The court then explained that removal was only proper if the Hospital’s state law claims were completely preempted under section 502(a)(1)(B) of ERISA. It then examined whether the claims asserted by the Hospital were completely preempted by ERISA, concluding that they were not. In reaching this conclusion, the Ninth Circuit clarified a distinction between complete preemption under section 502(a) and conflict preemption under section 514(a). Citing to Franciscan Skemp Healthcare, Inc. v. Central States Joint Board Health & Welfare Trust Fund, 538 F.3d 594, 596 (7th Cir. 2008), the Ninth Circuit explained that complete preemption under section 502(a) is “really a jurisdictional rather than a preemption doctrine, [as it] confers exclusive federal jurisdiction in certain instances where Congress intended the scope of a federal law to be so broad as to entirely replace any state-law claims.” In contrast, the “rule is that a defense of federal preemption of state-law claims, even conflict preemption under section 514(a) of ERISA, is an insufficient basis for original federal question jurisdiction.”

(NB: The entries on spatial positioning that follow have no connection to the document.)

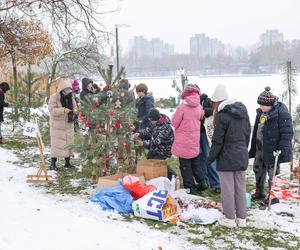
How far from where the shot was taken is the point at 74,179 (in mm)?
7852

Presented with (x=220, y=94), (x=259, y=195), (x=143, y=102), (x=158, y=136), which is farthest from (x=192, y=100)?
(x=143, y=102)

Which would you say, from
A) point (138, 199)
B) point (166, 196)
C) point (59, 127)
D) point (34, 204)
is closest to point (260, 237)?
point (166, 196)

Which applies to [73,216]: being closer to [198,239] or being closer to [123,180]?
[123,180]

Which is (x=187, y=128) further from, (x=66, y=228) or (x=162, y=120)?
(x=66, y=228)

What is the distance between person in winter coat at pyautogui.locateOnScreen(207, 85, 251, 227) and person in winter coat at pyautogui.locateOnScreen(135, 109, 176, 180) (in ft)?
5.23

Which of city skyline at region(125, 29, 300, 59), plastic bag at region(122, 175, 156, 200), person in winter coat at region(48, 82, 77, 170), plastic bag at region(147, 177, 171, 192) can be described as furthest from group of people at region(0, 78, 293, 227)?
city skyline at region(125, 29, 300, 59)

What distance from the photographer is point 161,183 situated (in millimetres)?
6793

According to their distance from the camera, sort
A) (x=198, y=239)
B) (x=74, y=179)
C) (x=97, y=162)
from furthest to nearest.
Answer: (x=74, y=179), (x=97, y=162), (x=198, y=239)

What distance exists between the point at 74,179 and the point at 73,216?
8.24 feet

Relying on Aetna Health Inc. v. Davila, 542 U.S. 200, 210 (2004), the Ninth Circuit explained that a state-law cause of action is completely preempted by section 502(a)(1)(B) if: (1) “an individual, at some point in time, could have brought [the] claim under ERISA section 502(a)(1)(B);” and (2) “where there is no other independent legal duty that is implicated by a defendant’s actions.” Based on this conjunctive two-prong test, the Ninth Circuit concluded that the Hospital’s state-law claims were not pre-empted.